Professor of molecular systems biology (b. 1972)

Matthias Heinemann (born July 1, 1972) is a professor of molecular systems biology at the University of Groningen. Heinemann leads an interdisciplinary lab of approximately 12 graduate students and post-doctoral scholars. Until 2019, he served as the chairman of the Groningen Biomolecular Sciences and Biotechnology Institute, was a board member of the Dutch Origins Center and the coordinator of EU ITN project MetaRNA. Heinemann is a member of the Faculty of 1000.

== Education ==
Heinemann received his degree (Dipl.-Ing.) in environmental engineering from the University of Stuttgart. In 2003, he obtained a Ph.D. in biochemical engineering (summa cum laude) from the RWTH Aachen University, after which he joined the Bioprocess lab of ETH Zurich as a postdoc. In 2006, he joined the Institute of Molecular Systems Biology of ETH Zurich as a group leader in the research unit of Uwe Sauer. In 2010, he moved to the University of Groningen as an associate professor, where he got promoted to full professor in 2013.

== Research ==
Heinemann's research field is systems biology of microbial metabolism. Together with his lab members, he has made the following major contributions to the fundamental understanding of metabolism:

- found that cells can measure intracellular flux – the rate of metabolic activity – and use this information to regulate other metabolic fluxes,
- demonstrated that the intracellular flux state evolves as a trade-off between two principles – optimality under a given environmental condition and minimal adjustment to alternative conditions,
- showed that flux-sensing can lead to bistability in metabolism and to antibiotic tolerant persisters, as well as it has relevance for aging in yeast,
- discovered that the metabolism of yeast is an autonomous oscillator, together with the cell cycle machinery acting in a system of coupled oscillators, with the metabolic dynamics being due to the fact that biosynthetic processes are partially temporally segregated during the cell cycle,
- found that an upper limit in Gibbs energy dissipation rate governs cellular metabolism.

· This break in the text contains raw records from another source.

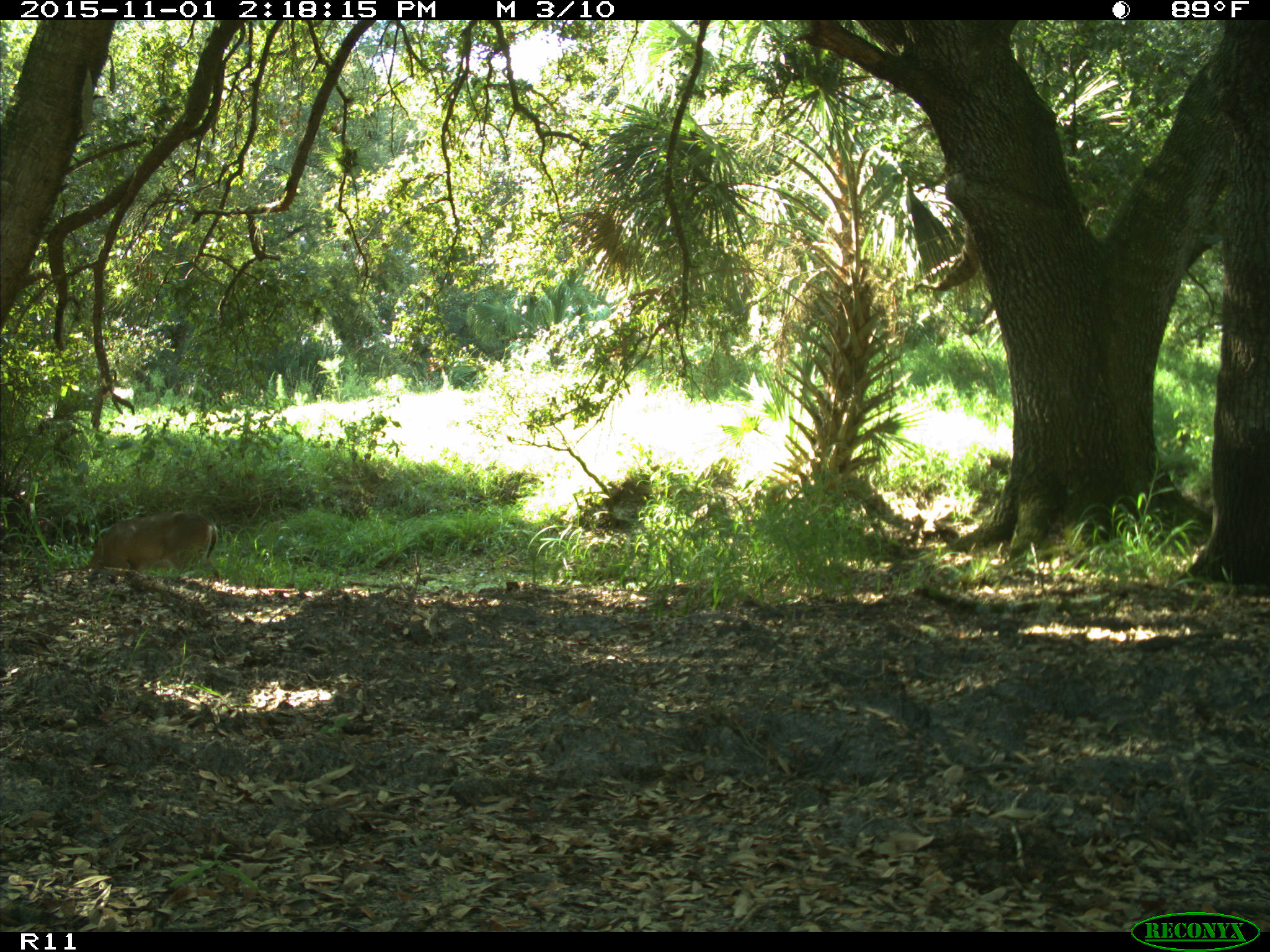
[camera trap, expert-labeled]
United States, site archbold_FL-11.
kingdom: Animalia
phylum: Chordata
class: Mammalia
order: Artiodactyla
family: Cervidae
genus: Odocoileus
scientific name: Odocoileus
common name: deer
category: unidentified deer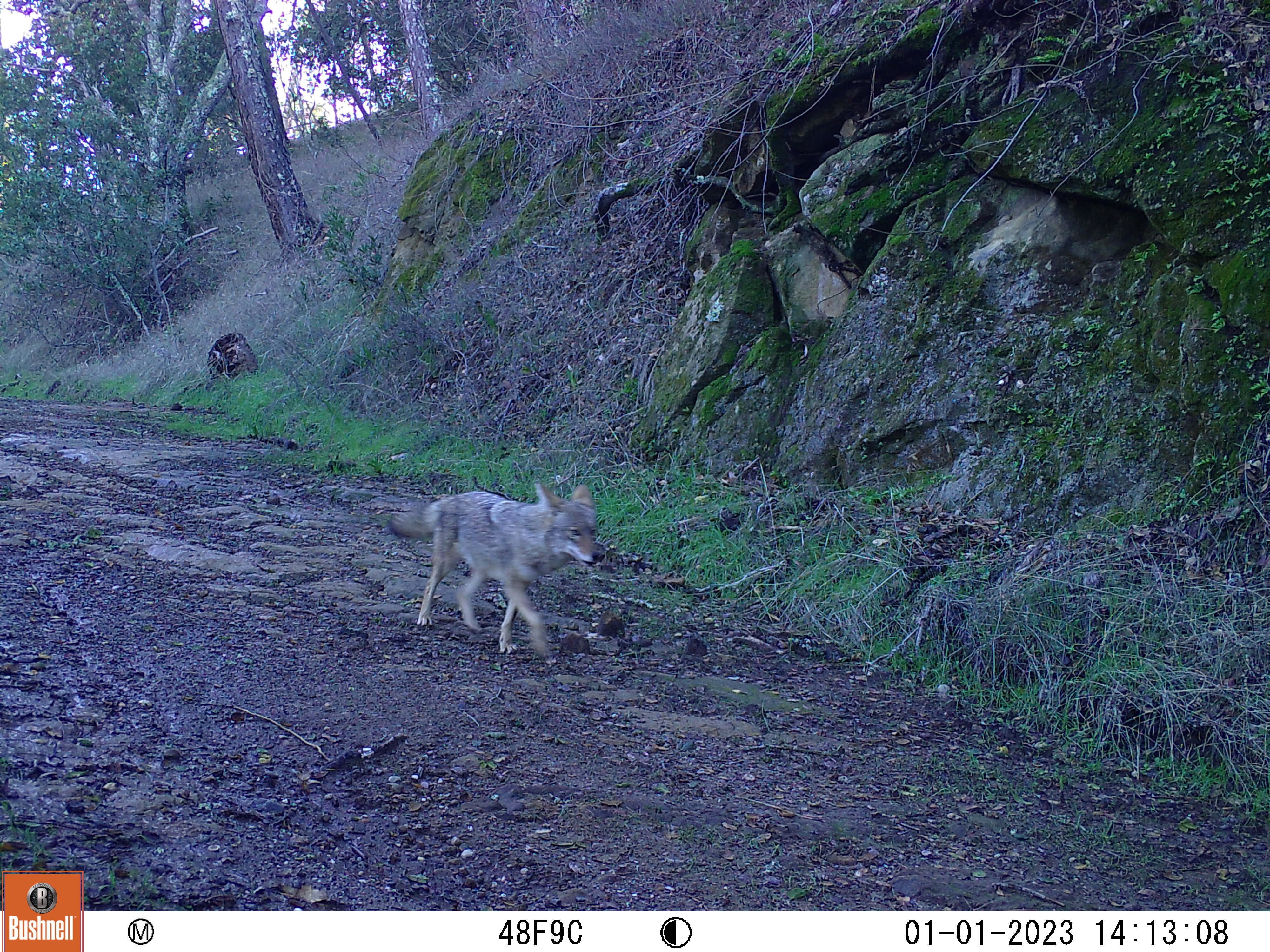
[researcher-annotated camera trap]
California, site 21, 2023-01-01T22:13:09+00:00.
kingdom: Animalia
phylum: Chordata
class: Mammalia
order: Carnivora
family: Canidae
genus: Canis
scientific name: Canis latrans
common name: coyote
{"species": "coyote (Canis latrans)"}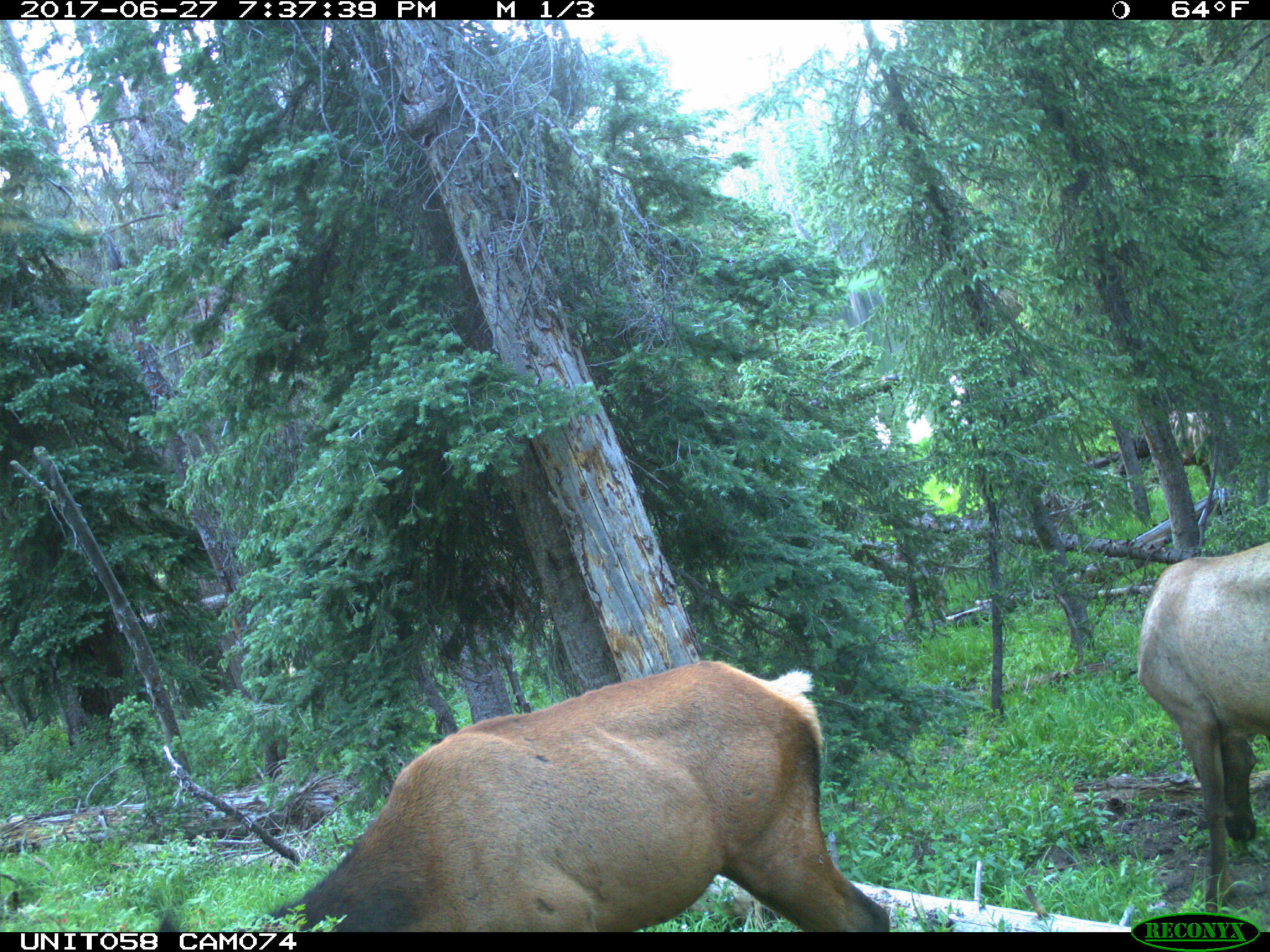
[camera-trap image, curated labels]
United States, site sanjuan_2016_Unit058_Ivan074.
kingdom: Animalia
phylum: Chordata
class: Mammalia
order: Artiodactyla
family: Cervidae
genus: Cervus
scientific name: Cervus elaphus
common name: red deer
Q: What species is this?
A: Cervus elaphus (red deer).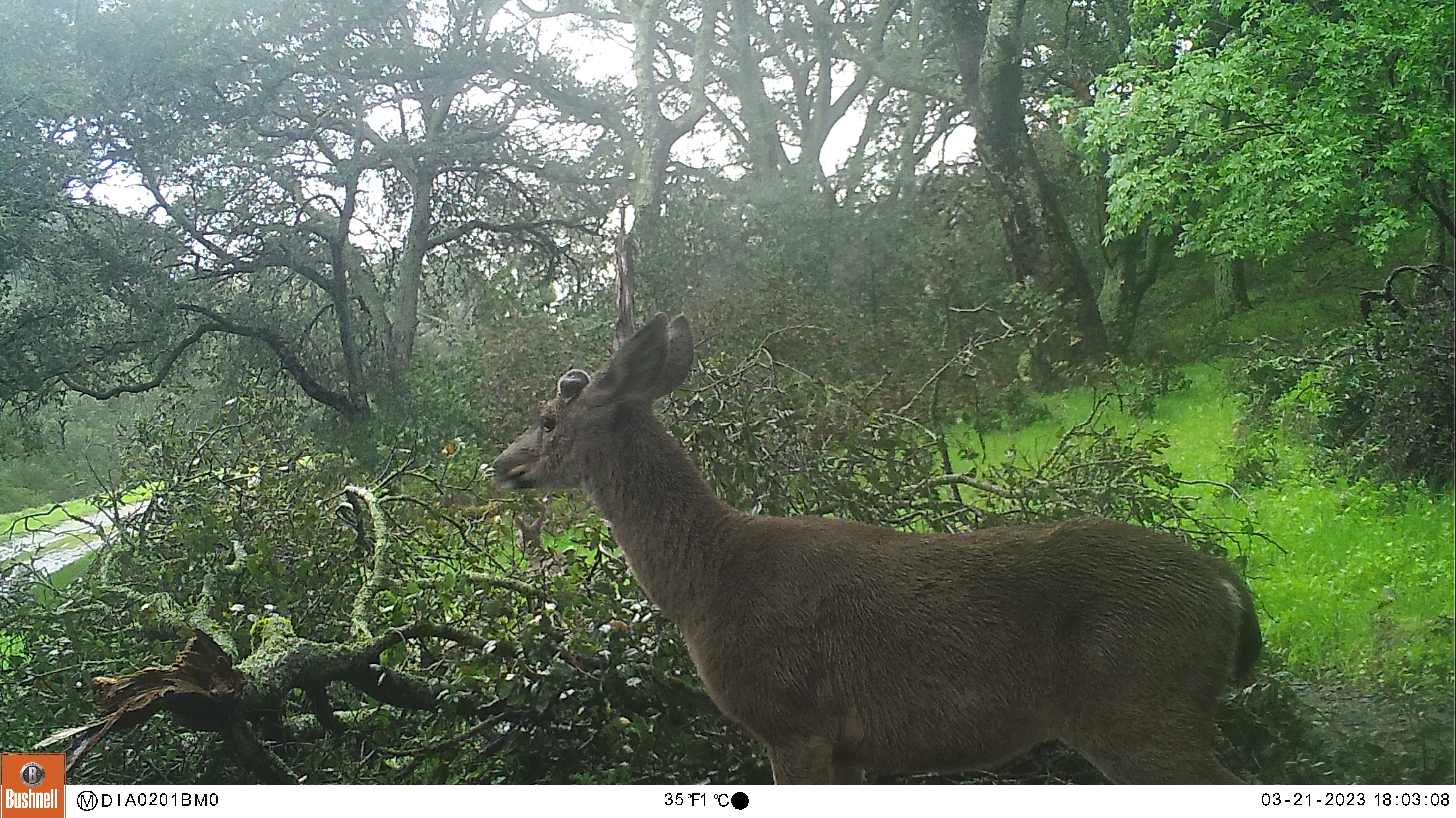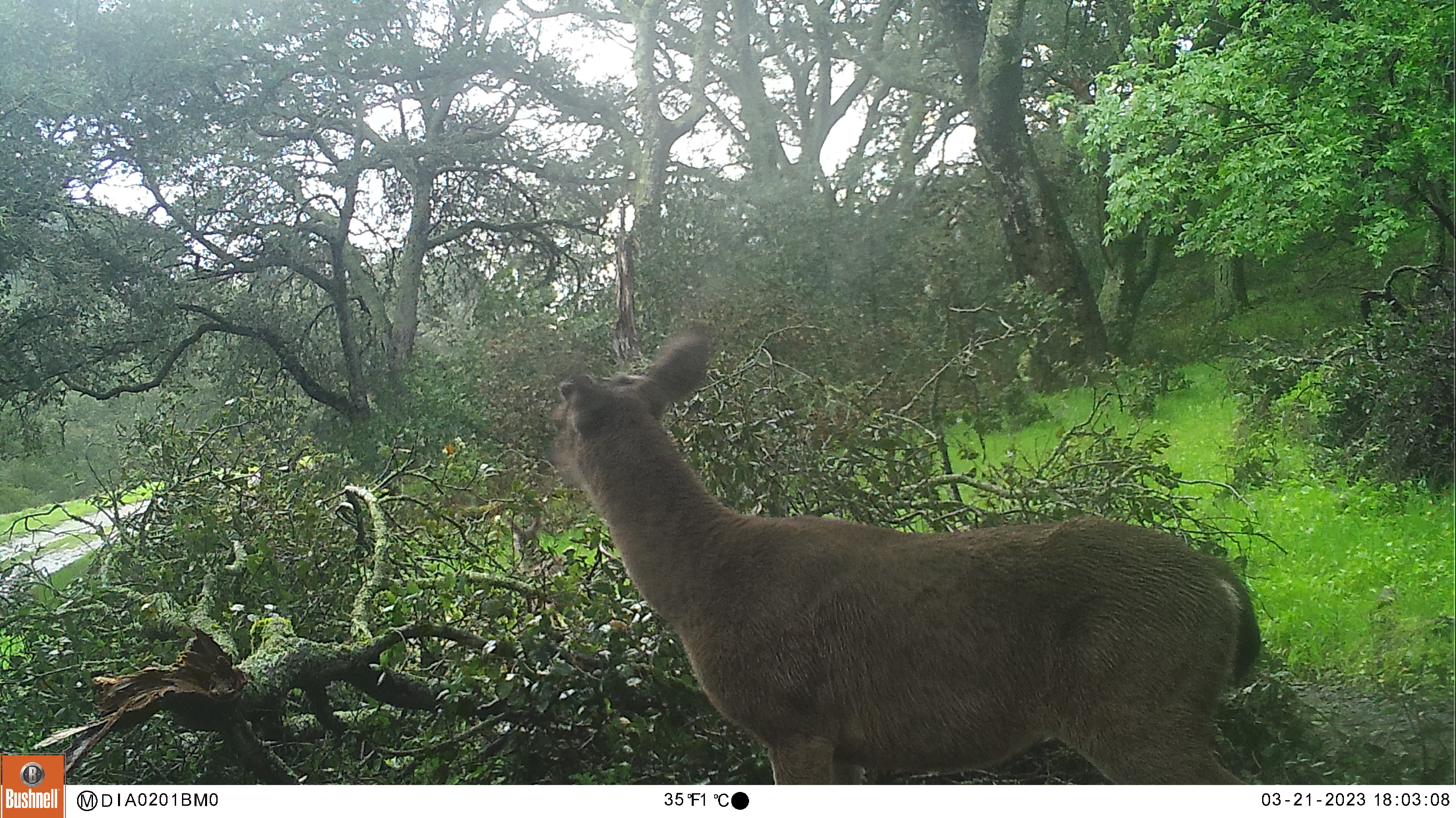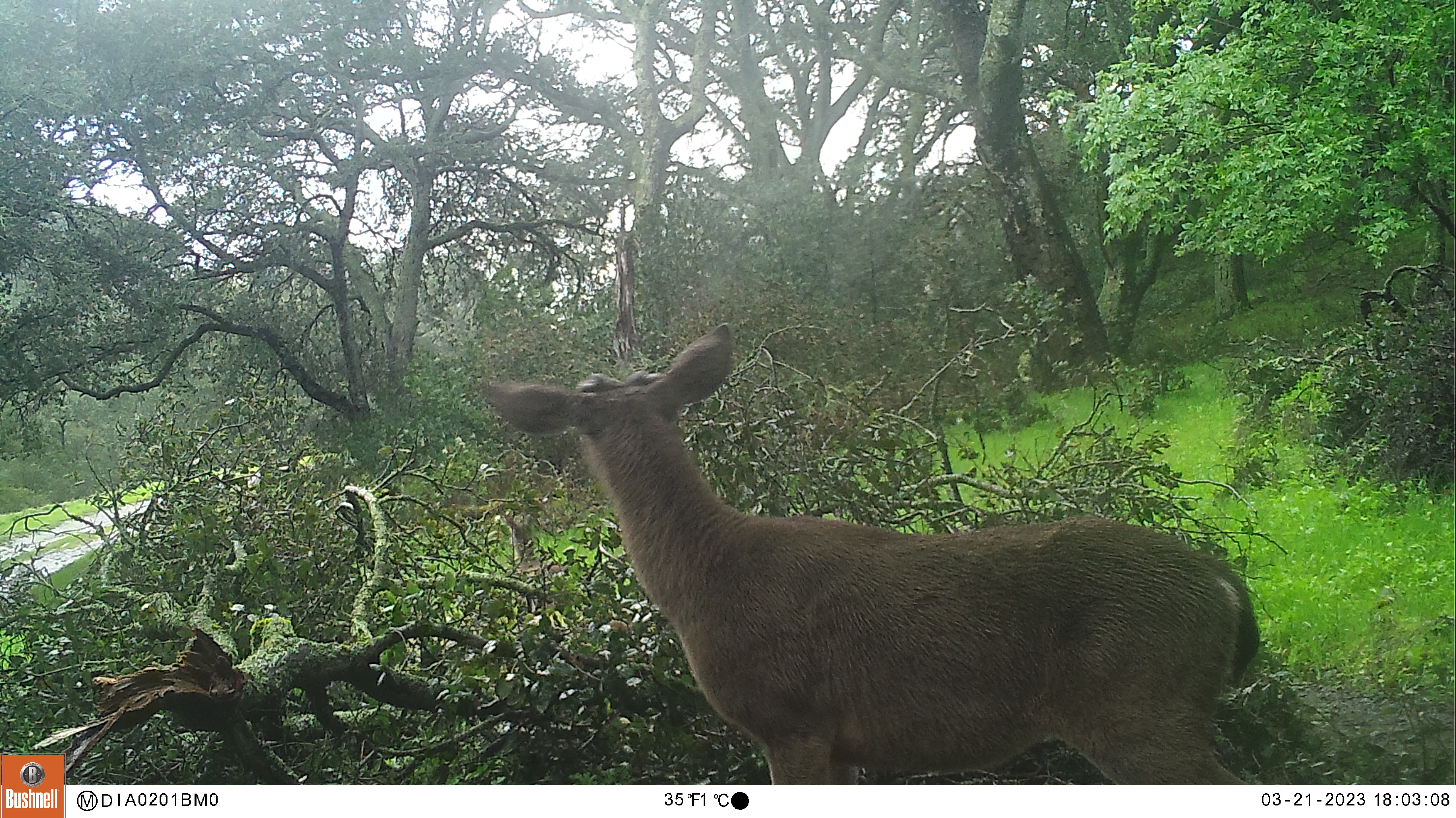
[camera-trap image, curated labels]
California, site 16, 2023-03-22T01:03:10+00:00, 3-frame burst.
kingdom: Animalia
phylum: Chordata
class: Mammalia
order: Artiodactyla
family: Cervidae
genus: Odocoileus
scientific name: Odocoileus hemionus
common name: mule deer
Mule deer (Odocoileus hemionus).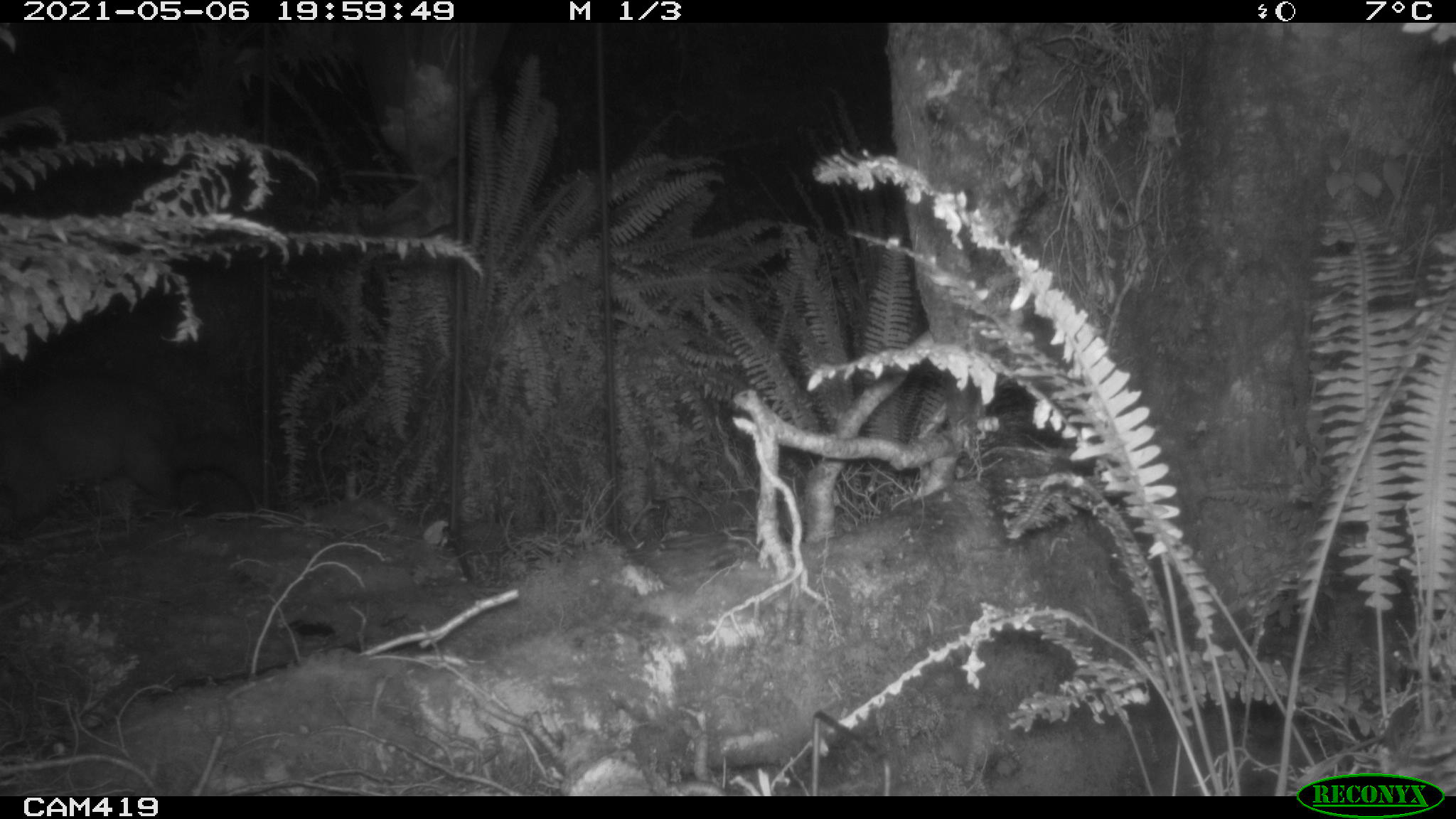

His lab developed new technologies and resources for metabolic studies on the single cell level and proteomics:

- developed the first method for single-cell metabolomics with Renato Zenobi (ETH Zurich) and for single-cell dynamic NAD(P)H measurement,
- designed the first microfluidic device for microscopic monitoring of yeast cells, which allowed to observe yeast over its whole lifespan,
- developed molecular sensors to measure glycolytic flux in single yeast cells,
- generated the reference proteomics dataset for E. coli by quantifying the levels of expressed proteins over a wide range of growth conditions.

Overall, Heinemann has authored or co-authored about 90 peer-reviewed scientific articles.